Page images and extracted text
Start of Block
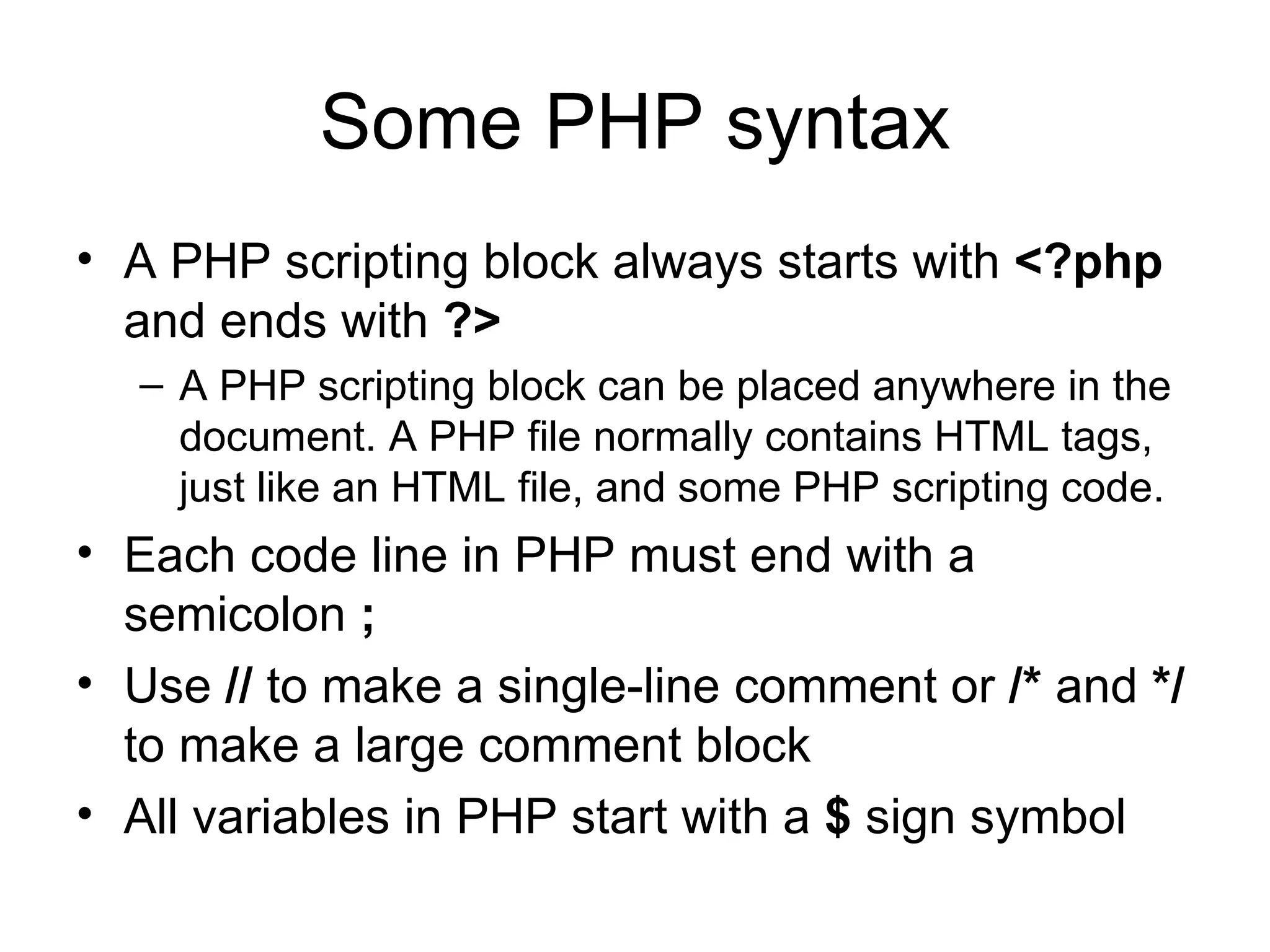 Some PHP syntax

• A PHP scripting block always starts with <?php and ends with ?>

– A PHP scripting block can be placed anywhere in the document. A PHP file normally contains HTML tags, just like an HTML file, and some PHP scripting code.

• Each code line in PHP must end with a semicolon ;

• Use // to make a single-line comment or /* and */ to make a large comment block

• All variables in PHP start with a $ sign symbol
End of Block
From the data above, return every line from the line that has "ends with ?>" up to and including the line that has "PHP scripting code.", exactly.

• A PHP scripting block always starts with <?php and ends with ?>

– A PHP scripting block can be placed anywhere in the document. A PHP file normally contains HTML tags, just like an HTML file, and some PHP scripting code.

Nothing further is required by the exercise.